The FDA is set to review a supplemental new drug application for ibrutinib in combination with rituximab for the treatment of Waldenström’s macroglobulinemia.
The FDA is set to review a supplemental new drug application for ibrutinib (Imbruvica) in combination with rituximab (Rituxan) for the treatment of Waldenström’s macroglobulinemia (WM), according to Abbvie, the developer of the agent.
The application is seeking to update the US prescribing information for ibrutinib based on more than 5 years of data reported from the phase 3 iNNOVATE clinical trial.
"Since [ibrutinib] became the first FDA-approved medicine to treat people living with Waldenström's macroglobulinemia more than 5 years ago, it has significantly changed the treatment landscape for this rare and incurable form of non-Hodgkin's lymphoma," Danelle James, MD, MAS, ibrutinib global development lead at Pharmacyclics LLC, an AbbVie company. "This latest submission reinforces how [ibrutinib] has provided an innovative treatment option for WM patients and our commitment to supporting this patient community."
In the randomized, placebo-controlled, double-blind, phase 3 study, 150 patients with relapsed or refractory and treatment-naïve WM were enrolled. Participants were randomized to receive intravenous rituximab 375 mg/m2 once weekly for 4 consecutive weeks, followed by a second 4-weekly rituximab course following a 3-month interval. All patients were given either 420 mg of ibrutinib or placebo once daily continuously until the criteria for treatment discontinuation were met.
The primary end point was progression-free survival (PFS). Secondary end points included overall response rate (ORR), hematological improvement measured by hemoglobin, time-to-next treatment, overall survival (OS), and number of participants with adverse events (AEs) as a measure of safety and tolerability within each treatment arm.
Results from the long-term analysis of the Phase 3 iNNOVATE study will be presented at a future medical congress.
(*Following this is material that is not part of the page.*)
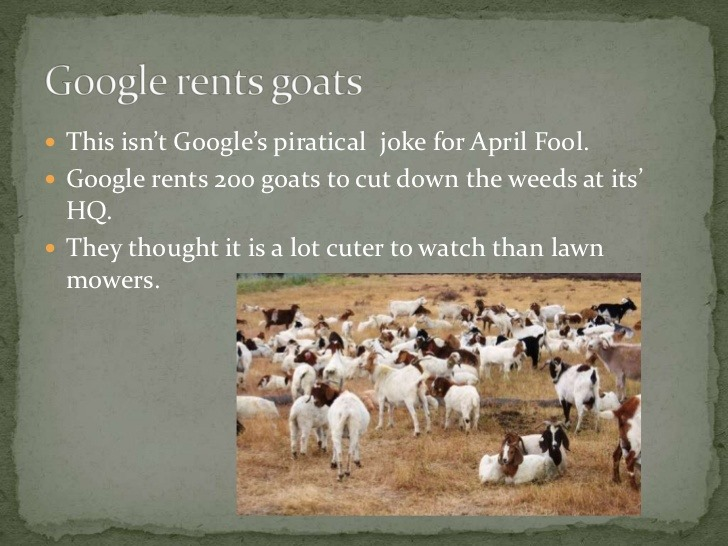 google renting goats to cut there hq grass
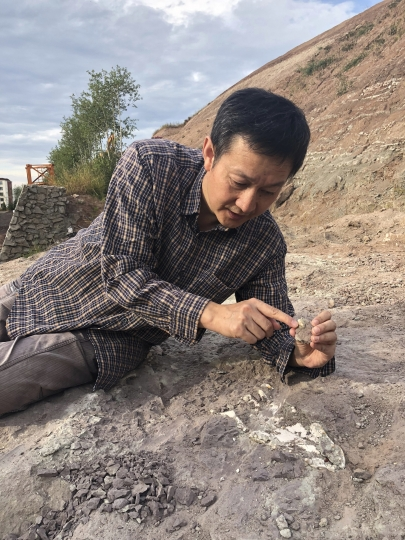 In this Sept. 12, 2018, photo, paleontologist Xu Xing examines an ancient crocodile skull and teeth, recovered from a dig site in Yanji, China. The excavation was begun after construction crews erecting new apartment buildings accidentally uncovered dinosaur bones and other fossils, dating back 100 million years. (AP Photo/Christina Larson)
"We've made significant progress in the treatment of Waldenström's macroglobulinemia, which until a couple years ago had limited treatment options including chemotherapy," principle investigator Meletios A. Dimopoulos, MD, professor and chairman of the Department of Clinical Therapeutics at the National and Kapodistrian University of Athens School of Medicine in Athens, Greece, said in a press release. "The iNNOVATE study continues to deliver strong clinical evidence supporting the long-term use of ibrutinib plus rituximab across first and second lines of therapy for patients with Waldenström's macroglobulinemia."
WM is a rare and incurable form of non-Hodgkin’s lymphoma. Typically, WM affects older adults and is generally found in the bone marrow, though the lymph nodes and spleen have been known to be affected as well. In the US, it is estimated that there are about 2800 new cases of WM each year.
Ibrutinib was first approved as a single agent, oral therapy for all lines of WM in 2015, making it the first and only FDA-approved medicine for WM. In 2018, ibrutinib was also approved as the first chemotherapy-free combination treatment with rituximab.
As of today, ibrutinib is still the only Bruton's tyrosine kinase (BTK) inhibitor approved to treat WM. As of May 2020, the National Comprehensive Cancer Network (NCCN) recommends ibrutinib with or without rituximab as the preferred regimen for patients with WM.
Reference:
IMBRUVICA® (ibrutinib) Seeks to Expand U.S. Label with Long-Term Data in Waldenström's Macroglobulinemia (WM) [news release]. North Chicago, Illinois. Published June 23, 2020. news.abbvie.com/news/press-releases/imbruvica-ibrutinib-seeks-to-expand-us-label-with-long-term-data-in-waldenstrms-macroglobulinemia-wm.htm?_ga=2.234473310.1161848934.1592912710-925916889.1590761036. Accessed June 23, 2020.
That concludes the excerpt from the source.